Vielen wissenschaftlichen Texten liegt eine These zugrunde. Keine Sorge, das hier wird keine wissenschaftliche Abhandlung. Dennoch beginnt dieser Artikel mit einer These. Sie lautet: "Jens Filbrich hat die deutschen Biathlon-Männer besser gemacht." Kleiner Spoiler - es gibt einige Indikatoren, die diese These stützen.
"Hoffentlich ist das kein Traum"
Der Regen prasselt unerbittlich auf das Dach des Pressezentrums im Biathlon-Stadion von Oberhof. Im Warmen und Trockenen hat sich eine Menschentraube gebildet. Kameras und Mikrofone sind auf Jens Filbrich, Co-Trainer der deutschen Biathlon-Männer gerichtet. Neben ihm sitzt der sportliche Leiter Felix Bitterling. Filbrich, den alle beim deutschen Ski-Verband nur liebevoll "Fips" nennen, beantwortet geduldig die Fragen der Journalisten.
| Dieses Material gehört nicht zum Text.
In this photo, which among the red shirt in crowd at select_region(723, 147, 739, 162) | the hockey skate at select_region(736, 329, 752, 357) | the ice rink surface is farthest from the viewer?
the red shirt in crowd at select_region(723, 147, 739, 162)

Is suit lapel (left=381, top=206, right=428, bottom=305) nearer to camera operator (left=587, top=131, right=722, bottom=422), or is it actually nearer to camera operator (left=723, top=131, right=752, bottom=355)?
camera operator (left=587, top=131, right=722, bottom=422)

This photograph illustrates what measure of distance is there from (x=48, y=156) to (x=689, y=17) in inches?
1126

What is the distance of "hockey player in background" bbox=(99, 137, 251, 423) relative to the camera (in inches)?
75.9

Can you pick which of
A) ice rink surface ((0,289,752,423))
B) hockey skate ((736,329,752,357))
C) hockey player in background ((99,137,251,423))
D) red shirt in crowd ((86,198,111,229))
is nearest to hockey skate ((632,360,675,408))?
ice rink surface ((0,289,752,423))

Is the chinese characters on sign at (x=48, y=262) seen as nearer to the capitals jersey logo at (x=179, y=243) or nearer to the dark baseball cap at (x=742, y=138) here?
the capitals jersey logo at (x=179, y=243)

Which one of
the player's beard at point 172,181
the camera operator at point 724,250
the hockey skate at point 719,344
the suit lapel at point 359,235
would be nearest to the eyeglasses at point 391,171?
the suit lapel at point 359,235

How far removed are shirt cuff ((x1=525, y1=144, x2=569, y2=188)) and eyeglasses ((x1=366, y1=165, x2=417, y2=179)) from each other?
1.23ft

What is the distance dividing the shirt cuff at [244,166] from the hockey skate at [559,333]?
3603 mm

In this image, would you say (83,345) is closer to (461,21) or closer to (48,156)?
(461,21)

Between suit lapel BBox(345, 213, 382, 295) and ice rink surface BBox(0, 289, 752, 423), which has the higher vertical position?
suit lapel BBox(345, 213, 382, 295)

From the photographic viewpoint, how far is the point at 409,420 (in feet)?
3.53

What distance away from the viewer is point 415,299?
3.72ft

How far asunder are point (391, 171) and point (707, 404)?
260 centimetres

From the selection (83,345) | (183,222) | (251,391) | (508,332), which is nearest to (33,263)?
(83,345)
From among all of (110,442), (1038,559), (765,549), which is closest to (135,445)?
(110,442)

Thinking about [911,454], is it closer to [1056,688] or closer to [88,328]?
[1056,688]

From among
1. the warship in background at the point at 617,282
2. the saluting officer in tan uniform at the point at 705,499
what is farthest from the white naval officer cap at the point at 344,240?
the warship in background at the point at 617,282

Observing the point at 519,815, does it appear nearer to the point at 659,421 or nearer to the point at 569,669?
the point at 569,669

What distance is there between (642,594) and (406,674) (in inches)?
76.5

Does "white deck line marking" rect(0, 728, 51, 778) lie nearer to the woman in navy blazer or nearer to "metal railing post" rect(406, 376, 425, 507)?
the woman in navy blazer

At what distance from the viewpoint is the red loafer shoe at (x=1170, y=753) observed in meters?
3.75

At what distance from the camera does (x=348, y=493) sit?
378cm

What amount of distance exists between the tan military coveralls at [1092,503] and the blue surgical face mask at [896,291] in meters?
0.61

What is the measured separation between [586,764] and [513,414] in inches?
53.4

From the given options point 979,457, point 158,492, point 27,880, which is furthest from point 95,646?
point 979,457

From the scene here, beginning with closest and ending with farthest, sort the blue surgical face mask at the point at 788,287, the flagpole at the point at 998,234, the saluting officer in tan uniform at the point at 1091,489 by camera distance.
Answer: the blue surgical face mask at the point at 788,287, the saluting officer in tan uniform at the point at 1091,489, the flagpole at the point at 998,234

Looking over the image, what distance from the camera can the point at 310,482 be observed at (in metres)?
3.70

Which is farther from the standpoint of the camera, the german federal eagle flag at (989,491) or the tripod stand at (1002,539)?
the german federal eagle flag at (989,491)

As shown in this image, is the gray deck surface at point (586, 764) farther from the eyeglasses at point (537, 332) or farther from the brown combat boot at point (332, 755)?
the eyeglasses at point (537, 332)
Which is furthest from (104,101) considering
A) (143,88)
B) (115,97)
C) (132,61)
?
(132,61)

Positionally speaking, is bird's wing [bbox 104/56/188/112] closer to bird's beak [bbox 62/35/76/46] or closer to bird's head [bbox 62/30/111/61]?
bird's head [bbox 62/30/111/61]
"Das erste Trimester war für die Mannschaft wirklich sehr erfreulich", sagt der Thüringer. "Kneifen musste ich mich nach dem Einzel in Östersund mit Platz eins und zwei. Da habe ich gesagt: 'Hoffentlich ist das kein Traum‘." War es nicht. Und damit zum ersten Indikator, der darauf hindeutet, dass Filbrich die deutschen Biathlon-Männer besser gemacht hat: die Ergebnisse.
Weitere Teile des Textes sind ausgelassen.